Custom Missing Mechanisms¶
MissMecha supports not only built-in mechanisms like MCAR, MAR, and MNAR, but also user-defined missingness generators for advanced use cases. This tutorial shows you how to define and apply your own mechanism class.
Why Custom?¶
Sometimes you want to simulate structured missingness patterns (e.g., temporal patterns, block-wise missingness, deep learning–based masking) that go beyond standard MCAR/MAR/MNAR models.

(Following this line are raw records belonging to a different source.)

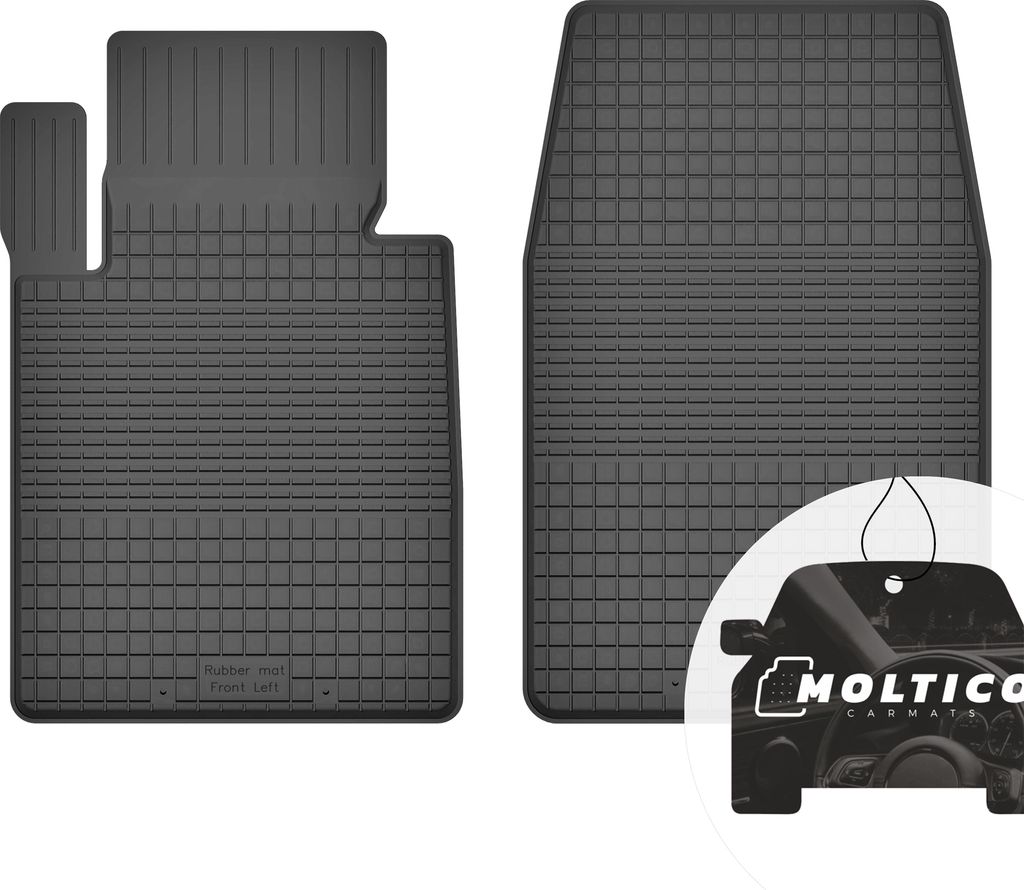 Vorne Gummimatten mit Rand Auto Fußmatten Gummi Automatten Passgenau 2-teilig Set - passend für Jeep Grand Cherokee IV WK2 ab 2010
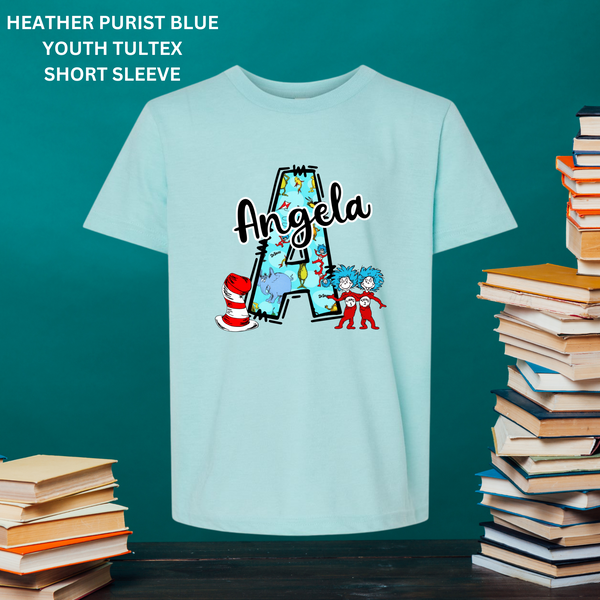 Customized Read Across America Youth Tees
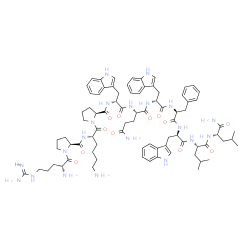 (D-Arg1,D-Trp5·7·9,Leu11)-Substance P结构式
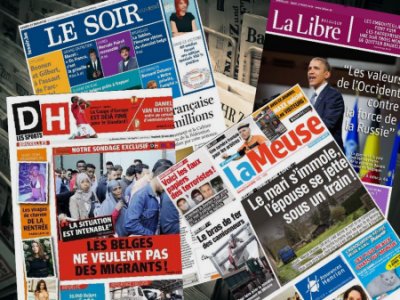 Pack journaux Belges Du Samedi 31 Août 2019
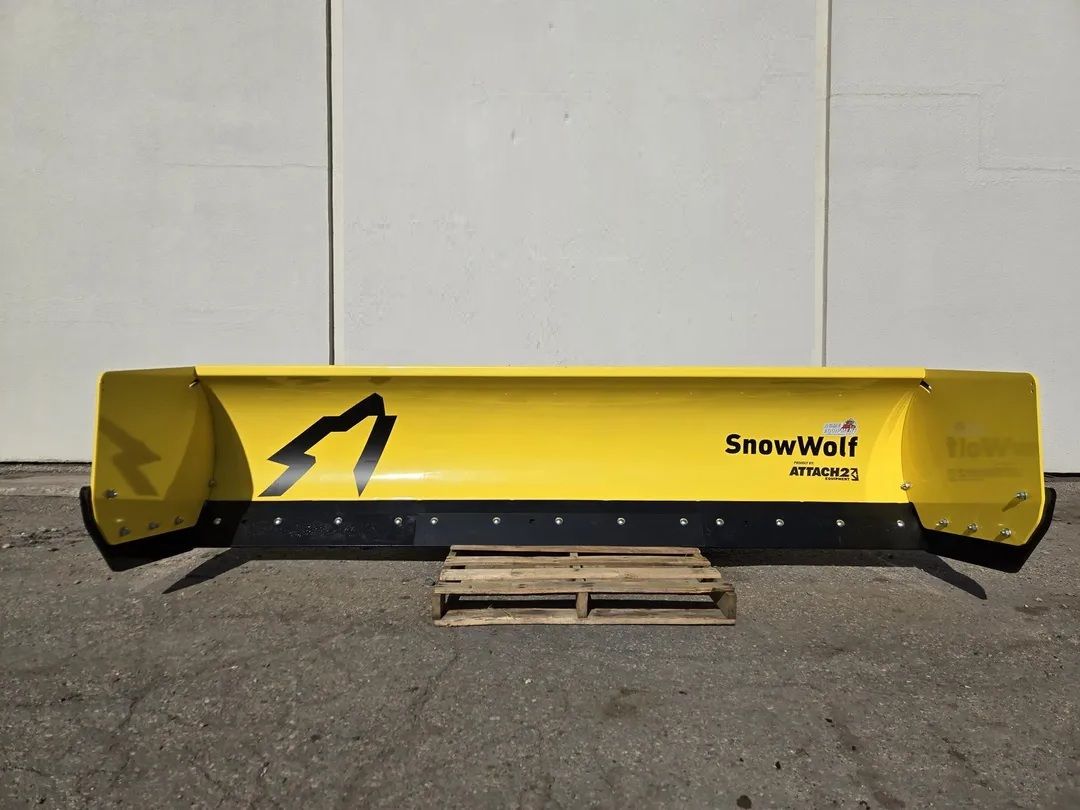 New SNOWWOLF UltraPusherTE 10′ Steel Trip Edge Skid Steer Snow Pusher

With MissMechaGenerator, you can inject your own mechanism as long as it implements a compatible interface.
Basic Interface¶
A valid custom mechanism class must implement:
class MyMasker:
def fit(self, X, y=None):
# Prepare thresholds, mask logic, etc.
return self
def transform(self, X):
# Apply masking and return masked X
return X_masked
You can use either global simulation or per-column configuration.
Global Example¶
from missmecha.generator import MissMechaGenerator
class MyMasker:
def fit(self, X, y=None): ...
def transform(self, X): ...
gen = MissMechaGenerator(
mechanism="custom",
custom_class=MyMasker,
missing_rate=0.3,
seed=42
)
X_missing = gen.fit_transform(X)
Column-wise Example¶
info = {
("col1", "col2"): {
"mechanism": "custom",
"custom_class": MyMasker,
"rate": 0.4
}
}
gen = MissMechaGenerator(info=info)
X_missing = gen.fit_transform(X)
Debugging Tips¶
If your custom class raises an error during fit() or transform(), MissMecha will raise it directly.
Use compute_missing_rate() to check whether your mask performs as expected.
You can use random seeds inside your custom class to ensure reproducibility.